§ Задания:
- 1) Перепишите фрагмент текста, начиная со слов «Когда я уже» и заканчивая словами «вдали от Крэйга.». Поменяйте при этом «Калифорнии» на «Нью-Йорке».
- 2) Верны ли по фрагменту текста эти утверждения? (а) Отец рассказчицы — младший ребенок в семье. (б) Мать рассказчицы осталась в Калифорнии, чтобы работать дальше. (в) Отец много раз спрашивал, когда появится ребенок. Ответьте «да» или «нет» и приведите точную цитату, которая это решает.

Когда я уже заканчивала колледж, конфуцианские традиции потянули моего отца назад, на Тайвань. Все то время, что он провел в Америке, его родители надеялись, что он вернется, чтобы жить с ними, как обычно ожидается от старших сыновей. (Он старший из пяти детей.) Родители состарились, и этот долг все более давил на него, в результате чего он уехал работать на Тайвань. А моя мать осталась в Калифорнии, чтобы продолжить работу. Иногда такая расстановка провоцировала серьезные проблемы, и я это отчетливо ощущала, но они оставались супружеской парой и продолжали регулярно видеться. Каким-то образом им удалось сохранить отношения. Однако еще в самом начале моего брака отец предупредил меня, чтобы я ни в коем случае не следовала их примеру. Он беспокоился о том, что из-за путешествия по Шелковому пути мне придется провести так много времени вдали от Крэйга.

«Ты уверена, что хочешь сделать это? Это не принесет вам обоим ничего хорошего», – сказал он, когда приехал навестить нас с Крэйгом накануне моего отъезда.

«Почему бы и нет? – ответила я совершенно беззаботно. – Вы же с мамой постоянно далеко друг от друга».

«Это совсем другое, – ответил он и прокашлялся. И вдруг ни с того ни с сего выпалил: – Когда вы планируете завести ребенка?»

«Папа!» – воскликнула я, уходя от вопроса. Мы оба не очень любим рассказывать о личном. Это был единственный раз, когда он задал этот вопрос. Хотя я знала: ему совсем не нравится, что я уезжаю на несколько месяцев (как ему поначалу не нравились и другие мои вылазки, связанные с кулинарией), – он поворчал и уступил, пожелав мне удачи.

§ Извлечённые данные:

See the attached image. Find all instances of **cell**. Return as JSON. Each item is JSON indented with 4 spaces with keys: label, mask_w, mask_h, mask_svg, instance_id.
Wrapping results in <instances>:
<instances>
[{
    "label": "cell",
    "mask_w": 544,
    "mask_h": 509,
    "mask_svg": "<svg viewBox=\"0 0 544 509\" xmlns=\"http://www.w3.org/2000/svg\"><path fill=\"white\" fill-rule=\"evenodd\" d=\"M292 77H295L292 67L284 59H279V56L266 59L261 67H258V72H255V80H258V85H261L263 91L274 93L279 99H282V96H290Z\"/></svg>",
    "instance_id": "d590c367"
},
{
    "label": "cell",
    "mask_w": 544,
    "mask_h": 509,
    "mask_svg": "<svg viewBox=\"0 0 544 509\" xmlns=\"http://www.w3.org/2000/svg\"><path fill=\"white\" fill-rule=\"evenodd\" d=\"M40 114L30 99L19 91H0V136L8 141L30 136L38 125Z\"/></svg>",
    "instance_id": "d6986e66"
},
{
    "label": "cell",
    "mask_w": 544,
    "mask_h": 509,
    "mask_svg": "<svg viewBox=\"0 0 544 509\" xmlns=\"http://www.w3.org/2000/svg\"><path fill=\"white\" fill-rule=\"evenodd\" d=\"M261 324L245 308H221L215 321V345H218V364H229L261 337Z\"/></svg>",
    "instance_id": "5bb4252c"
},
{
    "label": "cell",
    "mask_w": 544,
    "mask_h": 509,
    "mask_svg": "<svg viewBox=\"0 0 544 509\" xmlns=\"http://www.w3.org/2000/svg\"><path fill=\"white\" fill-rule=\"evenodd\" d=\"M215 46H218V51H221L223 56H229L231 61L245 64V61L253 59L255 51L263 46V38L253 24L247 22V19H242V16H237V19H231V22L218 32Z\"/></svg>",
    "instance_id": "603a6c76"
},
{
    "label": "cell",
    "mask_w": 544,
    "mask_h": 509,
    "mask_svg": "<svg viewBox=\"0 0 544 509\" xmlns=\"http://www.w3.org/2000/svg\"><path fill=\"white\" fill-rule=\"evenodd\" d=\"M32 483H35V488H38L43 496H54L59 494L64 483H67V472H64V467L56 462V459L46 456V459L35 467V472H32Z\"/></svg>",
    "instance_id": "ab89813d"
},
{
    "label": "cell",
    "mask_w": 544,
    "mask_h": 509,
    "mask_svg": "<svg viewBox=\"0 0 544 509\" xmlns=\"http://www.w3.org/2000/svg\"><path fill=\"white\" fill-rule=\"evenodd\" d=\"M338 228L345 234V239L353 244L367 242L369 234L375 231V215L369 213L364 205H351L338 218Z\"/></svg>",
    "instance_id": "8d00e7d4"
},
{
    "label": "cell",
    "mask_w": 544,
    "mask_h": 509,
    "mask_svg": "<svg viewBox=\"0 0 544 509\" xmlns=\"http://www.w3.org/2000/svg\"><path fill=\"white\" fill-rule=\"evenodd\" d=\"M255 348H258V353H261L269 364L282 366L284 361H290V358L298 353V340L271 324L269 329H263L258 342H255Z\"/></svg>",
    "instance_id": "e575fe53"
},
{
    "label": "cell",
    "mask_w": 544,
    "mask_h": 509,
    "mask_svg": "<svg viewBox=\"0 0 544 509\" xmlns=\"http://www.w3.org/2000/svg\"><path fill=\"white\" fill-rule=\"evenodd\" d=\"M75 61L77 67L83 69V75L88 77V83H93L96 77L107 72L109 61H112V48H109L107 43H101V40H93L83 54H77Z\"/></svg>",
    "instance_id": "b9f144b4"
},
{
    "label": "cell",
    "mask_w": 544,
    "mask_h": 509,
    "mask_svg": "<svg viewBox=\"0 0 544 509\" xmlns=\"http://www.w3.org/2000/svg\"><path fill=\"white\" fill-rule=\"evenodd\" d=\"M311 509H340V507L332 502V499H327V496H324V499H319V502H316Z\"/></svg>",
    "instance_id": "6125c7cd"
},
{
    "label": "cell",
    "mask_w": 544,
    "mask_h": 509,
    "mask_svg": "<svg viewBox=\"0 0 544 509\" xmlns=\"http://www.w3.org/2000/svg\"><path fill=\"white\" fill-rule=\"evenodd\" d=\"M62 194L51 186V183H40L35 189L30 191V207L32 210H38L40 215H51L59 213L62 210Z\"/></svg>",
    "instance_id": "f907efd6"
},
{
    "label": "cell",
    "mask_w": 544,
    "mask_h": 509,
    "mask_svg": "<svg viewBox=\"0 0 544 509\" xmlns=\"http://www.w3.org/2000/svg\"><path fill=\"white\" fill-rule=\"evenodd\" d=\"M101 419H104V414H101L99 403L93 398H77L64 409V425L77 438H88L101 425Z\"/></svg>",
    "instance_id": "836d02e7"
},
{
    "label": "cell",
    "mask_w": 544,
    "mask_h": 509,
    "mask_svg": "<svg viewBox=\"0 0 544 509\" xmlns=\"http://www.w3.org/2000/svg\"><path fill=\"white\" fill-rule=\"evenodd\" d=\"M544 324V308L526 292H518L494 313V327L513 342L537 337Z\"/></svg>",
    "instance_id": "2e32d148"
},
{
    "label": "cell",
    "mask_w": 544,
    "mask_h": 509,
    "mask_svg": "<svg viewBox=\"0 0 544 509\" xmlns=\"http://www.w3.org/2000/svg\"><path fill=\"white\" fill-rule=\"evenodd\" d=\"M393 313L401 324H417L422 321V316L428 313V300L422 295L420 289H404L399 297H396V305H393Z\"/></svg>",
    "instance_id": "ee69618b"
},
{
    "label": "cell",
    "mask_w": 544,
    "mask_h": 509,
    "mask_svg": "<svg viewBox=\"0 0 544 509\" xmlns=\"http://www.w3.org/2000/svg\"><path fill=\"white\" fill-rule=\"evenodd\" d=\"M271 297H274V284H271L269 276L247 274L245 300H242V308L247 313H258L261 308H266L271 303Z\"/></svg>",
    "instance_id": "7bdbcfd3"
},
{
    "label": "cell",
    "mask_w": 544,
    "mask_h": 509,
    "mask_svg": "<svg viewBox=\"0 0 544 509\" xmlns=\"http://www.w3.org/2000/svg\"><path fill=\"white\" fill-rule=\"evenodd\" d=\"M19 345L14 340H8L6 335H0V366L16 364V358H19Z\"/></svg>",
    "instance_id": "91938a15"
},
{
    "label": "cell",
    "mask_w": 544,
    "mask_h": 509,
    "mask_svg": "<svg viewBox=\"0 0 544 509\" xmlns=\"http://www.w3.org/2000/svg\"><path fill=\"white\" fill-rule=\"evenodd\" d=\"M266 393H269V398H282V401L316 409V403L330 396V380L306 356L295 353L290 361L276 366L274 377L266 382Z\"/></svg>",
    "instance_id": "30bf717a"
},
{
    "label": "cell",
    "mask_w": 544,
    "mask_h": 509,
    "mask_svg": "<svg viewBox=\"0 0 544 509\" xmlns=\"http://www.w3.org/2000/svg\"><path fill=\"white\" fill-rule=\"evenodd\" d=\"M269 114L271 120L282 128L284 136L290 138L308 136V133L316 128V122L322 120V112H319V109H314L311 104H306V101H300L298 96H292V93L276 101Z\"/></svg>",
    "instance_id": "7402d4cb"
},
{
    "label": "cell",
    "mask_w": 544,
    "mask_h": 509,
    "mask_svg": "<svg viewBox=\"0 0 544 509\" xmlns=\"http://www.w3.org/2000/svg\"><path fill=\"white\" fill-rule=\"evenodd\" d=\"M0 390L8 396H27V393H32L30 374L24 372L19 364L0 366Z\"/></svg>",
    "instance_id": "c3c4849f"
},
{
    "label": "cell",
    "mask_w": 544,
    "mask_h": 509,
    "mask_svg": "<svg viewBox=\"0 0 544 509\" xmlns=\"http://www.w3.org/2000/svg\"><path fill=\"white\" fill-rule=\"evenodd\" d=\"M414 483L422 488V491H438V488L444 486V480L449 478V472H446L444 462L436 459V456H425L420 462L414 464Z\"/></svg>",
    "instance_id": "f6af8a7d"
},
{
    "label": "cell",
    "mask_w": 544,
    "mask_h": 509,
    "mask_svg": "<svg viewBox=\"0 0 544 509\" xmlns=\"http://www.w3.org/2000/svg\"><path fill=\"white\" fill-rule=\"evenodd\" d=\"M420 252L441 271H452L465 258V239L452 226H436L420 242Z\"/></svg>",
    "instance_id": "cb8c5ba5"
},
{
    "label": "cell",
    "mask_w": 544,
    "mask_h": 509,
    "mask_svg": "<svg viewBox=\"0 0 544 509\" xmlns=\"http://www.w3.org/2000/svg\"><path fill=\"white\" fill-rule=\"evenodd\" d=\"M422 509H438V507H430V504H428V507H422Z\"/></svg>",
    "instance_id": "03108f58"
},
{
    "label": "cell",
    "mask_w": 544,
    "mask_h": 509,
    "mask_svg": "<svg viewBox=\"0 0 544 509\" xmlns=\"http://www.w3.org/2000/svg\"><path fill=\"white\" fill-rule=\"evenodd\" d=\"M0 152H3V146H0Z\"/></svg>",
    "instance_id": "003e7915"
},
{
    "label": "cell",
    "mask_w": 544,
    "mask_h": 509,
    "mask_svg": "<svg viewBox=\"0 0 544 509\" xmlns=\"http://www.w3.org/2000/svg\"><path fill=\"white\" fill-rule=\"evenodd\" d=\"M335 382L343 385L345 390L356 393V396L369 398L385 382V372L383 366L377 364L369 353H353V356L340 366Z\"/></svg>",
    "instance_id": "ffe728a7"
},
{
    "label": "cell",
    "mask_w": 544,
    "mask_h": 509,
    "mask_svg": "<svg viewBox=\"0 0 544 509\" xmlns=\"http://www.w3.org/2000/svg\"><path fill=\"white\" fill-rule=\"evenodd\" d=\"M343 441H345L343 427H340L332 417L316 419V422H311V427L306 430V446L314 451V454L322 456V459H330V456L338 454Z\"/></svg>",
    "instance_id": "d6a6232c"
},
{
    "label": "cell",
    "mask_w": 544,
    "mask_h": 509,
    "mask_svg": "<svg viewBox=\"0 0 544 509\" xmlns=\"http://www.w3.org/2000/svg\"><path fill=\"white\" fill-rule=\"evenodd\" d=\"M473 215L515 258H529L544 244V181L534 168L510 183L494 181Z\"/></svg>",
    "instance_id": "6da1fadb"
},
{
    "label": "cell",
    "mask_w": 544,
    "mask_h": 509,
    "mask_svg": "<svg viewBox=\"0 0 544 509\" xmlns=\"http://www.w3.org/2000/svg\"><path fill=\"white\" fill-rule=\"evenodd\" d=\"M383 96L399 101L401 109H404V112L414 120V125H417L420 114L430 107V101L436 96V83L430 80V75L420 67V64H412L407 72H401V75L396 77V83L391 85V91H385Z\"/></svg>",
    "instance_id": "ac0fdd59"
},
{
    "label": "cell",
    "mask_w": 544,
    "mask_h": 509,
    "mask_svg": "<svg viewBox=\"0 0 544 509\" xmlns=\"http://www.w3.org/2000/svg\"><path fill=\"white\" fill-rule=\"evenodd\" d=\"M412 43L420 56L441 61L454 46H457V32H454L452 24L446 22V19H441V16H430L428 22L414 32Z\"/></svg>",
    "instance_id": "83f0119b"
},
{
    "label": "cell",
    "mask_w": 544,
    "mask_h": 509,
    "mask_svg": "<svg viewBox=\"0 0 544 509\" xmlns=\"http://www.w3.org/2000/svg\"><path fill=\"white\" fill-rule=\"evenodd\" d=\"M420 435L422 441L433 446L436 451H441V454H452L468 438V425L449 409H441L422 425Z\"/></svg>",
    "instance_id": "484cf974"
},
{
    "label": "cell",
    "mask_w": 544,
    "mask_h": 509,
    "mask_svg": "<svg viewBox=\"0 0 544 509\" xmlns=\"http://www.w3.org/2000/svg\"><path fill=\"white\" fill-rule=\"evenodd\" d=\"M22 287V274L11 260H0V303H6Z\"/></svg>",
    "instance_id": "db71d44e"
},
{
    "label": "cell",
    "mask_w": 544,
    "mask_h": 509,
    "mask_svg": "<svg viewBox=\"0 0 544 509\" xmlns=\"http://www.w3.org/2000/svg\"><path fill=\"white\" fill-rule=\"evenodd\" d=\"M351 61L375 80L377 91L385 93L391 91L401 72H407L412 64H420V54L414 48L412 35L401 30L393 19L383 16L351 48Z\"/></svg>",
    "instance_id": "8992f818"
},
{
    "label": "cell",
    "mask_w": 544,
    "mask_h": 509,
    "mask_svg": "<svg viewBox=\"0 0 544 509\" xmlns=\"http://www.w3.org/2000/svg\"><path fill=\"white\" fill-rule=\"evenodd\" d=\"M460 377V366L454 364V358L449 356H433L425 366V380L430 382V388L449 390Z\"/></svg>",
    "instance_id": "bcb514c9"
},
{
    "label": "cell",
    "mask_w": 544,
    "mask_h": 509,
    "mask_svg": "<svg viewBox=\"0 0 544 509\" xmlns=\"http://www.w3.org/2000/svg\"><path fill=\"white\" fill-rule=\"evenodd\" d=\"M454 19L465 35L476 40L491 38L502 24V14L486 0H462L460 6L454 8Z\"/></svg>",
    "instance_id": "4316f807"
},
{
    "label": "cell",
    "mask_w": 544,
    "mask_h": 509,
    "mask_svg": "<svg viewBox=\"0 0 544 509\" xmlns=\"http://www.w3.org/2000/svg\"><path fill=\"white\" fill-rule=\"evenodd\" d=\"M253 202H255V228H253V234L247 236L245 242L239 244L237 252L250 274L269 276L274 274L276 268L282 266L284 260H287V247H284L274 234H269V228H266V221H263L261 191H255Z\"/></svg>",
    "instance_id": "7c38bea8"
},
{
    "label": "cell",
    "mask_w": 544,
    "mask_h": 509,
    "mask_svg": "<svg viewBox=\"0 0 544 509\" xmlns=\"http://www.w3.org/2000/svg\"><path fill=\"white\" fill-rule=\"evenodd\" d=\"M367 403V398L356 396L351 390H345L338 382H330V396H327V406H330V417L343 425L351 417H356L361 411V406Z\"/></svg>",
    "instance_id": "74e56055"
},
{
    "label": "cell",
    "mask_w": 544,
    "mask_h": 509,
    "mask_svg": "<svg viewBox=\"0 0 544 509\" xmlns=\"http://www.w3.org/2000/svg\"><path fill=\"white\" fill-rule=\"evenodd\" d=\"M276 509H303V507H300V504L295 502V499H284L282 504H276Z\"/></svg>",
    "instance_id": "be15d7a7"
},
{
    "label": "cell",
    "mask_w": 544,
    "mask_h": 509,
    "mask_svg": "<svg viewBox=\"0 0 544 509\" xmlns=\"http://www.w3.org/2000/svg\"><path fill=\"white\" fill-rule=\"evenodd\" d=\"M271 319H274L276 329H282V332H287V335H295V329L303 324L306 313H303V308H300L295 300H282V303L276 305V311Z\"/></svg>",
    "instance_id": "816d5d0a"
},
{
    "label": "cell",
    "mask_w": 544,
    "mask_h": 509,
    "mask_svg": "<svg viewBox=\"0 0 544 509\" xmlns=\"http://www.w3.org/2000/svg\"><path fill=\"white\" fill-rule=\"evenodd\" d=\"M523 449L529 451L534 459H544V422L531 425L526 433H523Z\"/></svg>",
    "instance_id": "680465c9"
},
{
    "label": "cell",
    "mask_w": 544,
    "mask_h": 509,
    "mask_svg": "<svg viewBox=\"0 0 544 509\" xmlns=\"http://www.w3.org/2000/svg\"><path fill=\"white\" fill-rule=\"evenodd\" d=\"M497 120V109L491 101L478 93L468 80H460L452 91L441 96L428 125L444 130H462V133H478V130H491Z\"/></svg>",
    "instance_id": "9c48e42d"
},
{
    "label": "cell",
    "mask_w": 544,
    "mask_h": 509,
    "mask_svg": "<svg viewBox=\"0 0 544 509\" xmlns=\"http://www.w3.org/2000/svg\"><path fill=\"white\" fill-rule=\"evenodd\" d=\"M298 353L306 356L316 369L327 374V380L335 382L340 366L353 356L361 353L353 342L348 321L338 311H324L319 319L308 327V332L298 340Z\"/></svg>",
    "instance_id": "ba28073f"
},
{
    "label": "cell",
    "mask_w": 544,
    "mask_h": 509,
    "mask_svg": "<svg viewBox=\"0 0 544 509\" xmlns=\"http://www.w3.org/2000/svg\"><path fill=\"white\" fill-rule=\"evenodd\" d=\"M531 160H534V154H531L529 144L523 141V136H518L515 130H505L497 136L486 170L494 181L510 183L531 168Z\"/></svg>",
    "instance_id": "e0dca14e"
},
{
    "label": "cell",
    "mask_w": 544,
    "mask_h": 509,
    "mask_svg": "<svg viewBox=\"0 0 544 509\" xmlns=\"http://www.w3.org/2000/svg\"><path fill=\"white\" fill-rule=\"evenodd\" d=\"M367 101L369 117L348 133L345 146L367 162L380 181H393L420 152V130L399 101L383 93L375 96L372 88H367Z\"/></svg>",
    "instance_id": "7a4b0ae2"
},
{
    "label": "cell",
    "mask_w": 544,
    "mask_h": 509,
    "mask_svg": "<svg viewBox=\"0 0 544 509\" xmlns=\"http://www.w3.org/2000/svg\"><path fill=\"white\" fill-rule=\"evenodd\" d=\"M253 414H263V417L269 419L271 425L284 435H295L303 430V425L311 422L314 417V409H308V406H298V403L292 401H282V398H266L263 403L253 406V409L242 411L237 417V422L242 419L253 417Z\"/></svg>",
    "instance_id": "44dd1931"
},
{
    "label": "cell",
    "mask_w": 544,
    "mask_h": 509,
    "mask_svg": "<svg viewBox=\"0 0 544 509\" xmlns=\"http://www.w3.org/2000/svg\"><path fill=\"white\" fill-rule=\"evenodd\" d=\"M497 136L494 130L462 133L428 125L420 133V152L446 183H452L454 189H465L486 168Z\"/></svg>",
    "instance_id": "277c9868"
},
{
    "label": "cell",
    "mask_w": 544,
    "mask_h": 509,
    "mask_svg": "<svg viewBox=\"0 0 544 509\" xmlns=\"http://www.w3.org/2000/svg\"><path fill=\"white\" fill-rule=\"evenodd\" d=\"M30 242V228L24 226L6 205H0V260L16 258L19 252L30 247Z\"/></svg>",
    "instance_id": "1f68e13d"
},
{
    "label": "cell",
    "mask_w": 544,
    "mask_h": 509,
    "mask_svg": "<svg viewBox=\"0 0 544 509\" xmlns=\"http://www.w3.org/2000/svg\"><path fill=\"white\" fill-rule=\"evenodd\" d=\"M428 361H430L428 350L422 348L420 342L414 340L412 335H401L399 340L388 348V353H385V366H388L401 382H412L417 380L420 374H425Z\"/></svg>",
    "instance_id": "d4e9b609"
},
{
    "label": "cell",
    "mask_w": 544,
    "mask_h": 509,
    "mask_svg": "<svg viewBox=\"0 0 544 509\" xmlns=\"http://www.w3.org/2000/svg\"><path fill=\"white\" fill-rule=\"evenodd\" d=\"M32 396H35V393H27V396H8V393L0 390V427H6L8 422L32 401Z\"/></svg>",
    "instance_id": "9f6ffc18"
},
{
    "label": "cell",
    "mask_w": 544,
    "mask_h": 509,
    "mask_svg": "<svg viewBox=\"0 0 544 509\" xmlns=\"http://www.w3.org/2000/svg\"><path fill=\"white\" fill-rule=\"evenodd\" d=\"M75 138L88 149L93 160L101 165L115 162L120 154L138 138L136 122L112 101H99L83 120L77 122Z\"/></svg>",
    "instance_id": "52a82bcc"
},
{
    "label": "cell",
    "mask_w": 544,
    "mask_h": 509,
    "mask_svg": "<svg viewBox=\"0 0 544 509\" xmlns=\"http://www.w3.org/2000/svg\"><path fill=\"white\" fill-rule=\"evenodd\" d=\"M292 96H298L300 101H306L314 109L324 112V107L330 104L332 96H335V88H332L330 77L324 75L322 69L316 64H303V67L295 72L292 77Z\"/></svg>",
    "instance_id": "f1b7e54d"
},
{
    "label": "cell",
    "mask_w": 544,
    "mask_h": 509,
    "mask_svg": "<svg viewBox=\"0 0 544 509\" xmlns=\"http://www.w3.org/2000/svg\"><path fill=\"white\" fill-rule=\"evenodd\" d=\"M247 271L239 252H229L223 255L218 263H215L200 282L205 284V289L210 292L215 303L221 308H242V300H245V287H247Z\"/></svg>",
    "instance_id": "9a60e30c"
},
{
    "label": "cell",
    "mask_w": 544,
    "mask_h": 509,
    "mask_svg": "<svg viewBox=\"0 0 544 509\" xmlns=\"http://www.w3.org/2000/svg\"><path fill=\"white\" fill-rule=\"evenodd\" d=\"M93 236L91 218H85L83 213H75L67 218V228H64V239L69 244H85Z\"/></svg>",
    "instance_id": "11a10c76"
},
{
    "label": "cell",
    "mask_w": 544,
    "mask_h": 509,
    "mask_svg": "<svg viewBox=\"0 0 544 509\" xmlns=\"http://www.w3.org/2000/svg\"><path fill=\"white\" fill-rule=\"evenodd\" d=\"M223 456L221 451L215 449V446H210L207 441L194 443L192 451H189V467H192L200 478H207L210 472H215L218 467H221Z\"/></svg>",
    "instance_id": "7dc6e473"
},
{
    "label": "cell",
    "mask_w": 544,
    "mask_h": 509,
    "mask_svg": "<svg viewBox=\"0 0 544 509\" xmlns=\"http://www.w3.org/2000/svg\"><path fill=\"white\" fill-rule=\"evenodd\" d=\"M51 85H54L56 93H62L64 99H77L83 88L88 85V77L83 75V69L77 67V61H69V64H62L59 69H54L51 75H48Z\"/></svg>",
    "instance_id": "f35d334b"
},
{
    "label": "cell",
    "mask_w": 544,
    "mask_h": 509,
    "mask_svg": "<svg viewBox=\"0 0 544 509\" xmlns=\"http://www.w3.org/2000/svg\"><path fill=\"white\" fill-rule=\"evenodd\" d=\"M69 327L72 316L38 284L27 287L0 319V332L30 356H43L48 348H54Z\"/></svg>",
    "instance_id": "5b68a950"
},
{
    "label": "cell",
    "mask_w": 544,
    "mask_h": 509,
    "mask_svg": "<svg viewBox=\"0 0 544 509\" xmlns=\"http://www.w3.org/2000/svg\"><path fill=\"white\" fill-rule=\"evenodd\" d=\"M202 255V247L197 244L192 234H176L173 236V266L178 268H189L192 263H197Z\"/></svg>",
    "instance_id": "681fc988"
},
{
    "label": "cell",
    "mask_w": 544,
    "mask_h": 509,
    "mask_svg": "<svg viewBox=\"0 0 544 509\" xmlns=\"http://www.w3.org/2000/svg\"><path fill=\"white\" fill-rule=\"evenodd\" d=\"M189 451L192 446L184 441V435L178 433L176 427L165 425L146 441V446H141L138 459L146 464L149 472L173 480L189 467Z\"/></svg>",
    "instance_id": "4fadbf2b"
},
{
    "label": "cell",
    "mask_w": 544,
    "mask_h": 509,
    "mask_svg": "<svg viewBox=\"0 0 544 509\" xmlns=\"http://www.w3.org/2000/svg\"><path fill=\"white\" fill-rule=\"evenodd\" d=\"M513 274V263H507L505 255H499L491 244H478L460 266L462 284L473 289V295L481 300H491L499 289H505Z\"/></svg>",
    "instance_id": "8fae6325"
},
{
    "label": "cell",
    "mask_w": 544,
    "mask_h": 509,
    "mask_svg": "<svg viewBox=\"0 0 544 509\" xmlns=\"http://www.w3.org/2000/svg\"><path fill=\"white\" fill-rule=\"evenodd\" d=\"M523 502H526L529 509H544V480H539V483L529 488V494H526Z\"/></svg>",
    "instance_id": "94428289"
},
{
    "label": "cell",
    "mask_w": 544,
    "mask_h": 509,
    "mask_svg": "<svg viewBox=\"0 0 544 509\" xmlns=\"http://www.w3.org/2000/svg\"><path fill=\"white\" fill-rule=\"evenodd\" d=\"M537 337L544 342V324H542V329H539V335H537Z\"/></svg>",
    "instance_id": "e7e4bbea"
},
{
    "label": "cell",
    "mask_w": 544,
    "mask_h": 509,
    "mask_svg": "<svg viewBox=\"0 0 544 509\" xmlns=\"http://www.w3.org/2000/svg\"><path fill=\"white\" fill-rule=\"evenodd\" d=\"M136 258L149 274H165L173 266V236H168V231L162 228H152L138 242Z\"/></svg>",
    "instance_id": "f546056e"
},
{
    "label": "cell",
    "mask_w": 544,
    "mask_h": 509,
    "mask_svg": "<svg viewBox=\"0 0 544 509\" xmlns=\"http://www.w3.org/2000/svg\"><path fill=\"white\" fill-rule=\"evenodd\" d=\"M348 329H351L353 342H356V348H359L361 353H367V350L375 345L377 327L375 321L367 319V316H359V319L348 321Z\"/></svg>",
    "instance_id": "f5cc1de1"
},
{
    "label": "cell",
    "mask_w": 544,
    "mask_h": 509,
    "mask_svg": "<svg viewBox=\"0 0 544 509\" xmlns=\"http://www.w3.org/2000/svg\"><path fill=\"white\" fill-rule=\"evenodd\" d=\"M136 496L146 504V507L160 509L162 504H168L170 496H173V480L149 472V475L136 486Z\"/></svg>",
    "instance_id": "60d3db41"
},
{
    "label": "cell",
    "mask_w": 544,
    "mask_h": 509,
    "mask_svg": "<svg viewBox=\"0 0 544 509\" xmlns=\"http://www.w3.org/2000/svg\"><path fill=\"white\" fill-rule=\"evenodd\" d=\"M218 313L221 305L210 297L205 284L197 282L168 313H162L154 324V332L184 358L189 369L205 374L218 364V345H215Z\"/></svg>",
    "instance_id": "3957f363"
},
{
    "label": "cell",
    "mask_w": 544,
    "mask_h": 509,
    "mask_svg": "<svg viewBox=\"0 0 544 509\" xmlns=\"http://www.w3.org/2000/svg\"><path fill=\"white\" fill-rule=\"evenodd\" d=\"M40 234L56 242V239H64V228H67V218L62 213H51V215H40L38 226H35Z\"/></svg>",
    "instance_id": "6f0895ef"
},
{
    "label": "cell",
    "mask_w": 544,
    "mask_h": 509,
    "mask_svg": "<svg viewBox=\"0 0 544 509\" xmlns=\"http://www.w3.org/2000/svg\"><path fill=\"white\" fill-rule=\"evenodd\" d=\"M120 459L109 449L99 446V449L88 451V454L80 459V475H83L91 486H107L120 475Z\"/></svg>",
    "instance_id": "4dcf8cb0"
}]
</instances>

§ Ответы к заданиям:
- 1)
Когда я уже заканчивала колледж, конфуцианские традиции потянули моего отца назад, на Тайвань. Все то время, что он провел в Америке, его родители надеялись, что он вернется, чтобы жить с ними, как обычно ожидается от старших сыновей. (Он старший из пяти детей.) Родители состарились, и этот долг все более давил на него, в результате чего он уехал работать на Тайвань. А моя мать осталась в Нью-Йорке, чтобы продолжить работу. Иногда такая расстановка провоцировала серьезные проблемы, и я это отчетливо ощущала, но они оставались супружеской парой и продолжали регулярно видеться. Каким-то образом им удалось сохранить отношения. Однако еще в самом начале моего брака отец предупредил меня, чтобы я ни в коем случае не следовала их примеру. Он беспокоился о том, что из-за путешествия по Шелковому пути мне придется провести так много времени вдали от Крэйга.

- 2)
(а) Нет: «Он старший из пяти детей.»
(б) Да: «А моя мать осталась в Калифорнии, чтобы продолжить работу.»
(в) Нет: «Это был единственный раз, когда он задал этот вопрос.»